(Data extracted from a collection)

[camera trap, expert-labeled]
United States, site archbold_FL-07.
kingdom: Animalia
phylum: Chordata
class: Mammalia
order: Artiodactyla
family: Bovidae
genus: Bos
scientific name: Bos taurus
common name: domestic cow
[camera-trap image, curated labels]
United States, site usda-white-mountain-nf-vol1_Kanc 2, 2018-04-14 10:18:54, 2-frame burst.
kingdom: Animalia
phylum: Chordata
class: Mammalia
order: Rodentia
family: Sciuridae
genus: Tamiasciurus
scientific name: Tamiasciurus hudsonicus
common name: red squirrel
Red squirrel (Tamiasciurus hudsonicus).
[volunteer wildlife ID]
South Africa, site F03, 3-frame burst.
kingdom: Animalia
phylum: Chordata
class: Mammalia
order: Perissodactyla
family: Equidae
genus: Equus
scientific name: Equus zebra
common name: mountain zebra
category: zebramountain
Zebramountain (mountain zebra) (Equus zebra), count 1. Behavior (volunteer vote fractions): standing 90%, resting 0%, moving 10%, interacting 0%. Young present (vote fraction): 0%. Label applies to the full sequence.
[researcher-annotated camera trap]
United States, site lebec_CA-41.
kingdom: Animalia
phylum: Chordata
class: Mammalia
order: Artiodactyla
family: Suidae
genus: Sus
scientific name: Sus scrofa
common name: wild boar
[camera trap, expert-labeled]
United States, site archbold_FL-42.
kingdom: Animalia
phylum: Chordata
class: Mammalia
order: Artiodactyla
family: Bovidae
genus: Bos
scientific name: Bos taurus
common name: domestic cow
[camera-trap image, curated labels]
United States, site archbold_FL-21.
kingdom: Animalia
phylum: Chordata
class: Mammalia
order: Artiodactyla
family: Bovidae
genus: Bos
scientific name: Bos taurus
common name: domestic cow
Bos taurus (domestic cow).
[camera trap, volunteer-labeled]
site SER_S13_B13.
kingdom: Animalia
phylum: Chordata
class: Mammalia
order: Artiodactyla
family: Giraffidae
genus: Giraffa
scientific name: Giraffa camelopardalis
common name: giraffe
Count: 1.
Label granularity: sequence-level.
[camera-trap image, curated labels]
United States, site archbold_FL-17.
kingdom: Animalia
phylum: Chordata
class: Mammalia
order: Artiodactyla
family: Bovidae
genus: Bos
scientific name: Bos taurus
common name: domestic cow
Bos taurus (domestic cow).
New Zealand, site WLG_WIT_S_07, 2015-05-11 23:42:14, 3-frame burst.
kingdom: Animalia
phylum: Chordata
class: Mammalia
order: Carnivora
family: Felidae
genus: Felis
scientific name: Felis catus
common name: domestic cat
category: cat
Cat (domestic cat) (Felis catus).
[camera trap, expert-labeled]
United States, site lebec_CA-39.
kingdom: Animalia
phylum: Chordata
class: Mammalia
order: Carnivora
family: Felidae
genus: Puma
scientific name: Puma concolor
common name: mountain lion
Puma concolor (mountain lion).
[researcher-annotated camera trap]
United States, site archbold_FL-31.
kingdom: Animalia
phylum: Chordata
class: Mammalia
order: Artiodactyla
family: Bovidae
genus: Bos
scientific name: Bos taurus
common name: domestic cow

## Assignment
In the entries above, one line contains "common name: mountain zebra" and another contains "common name: wild boar". Reproduce exactly those two lines and the lines between them, nothing else.

## The answer
common name: mountain zebra
category: zebramountain
Zebramountain (mountain zebra) (Equus zebra), count 1. Behavior (volunteer vote fractions): standing 90%, resting 0%, moving 10%, interacting 0%. Young present (vote fraction): 0%. Label applies to the full sequence.
[researcher-annotated camera trap]
United States, site lebec_CA-41.
kingdom: Animalia
phylum: Chordata
class: Mammalia
order: Artiodactyla
family: Suidae
genus: Sus
scientific name: Sus scrofa
common name: wild boar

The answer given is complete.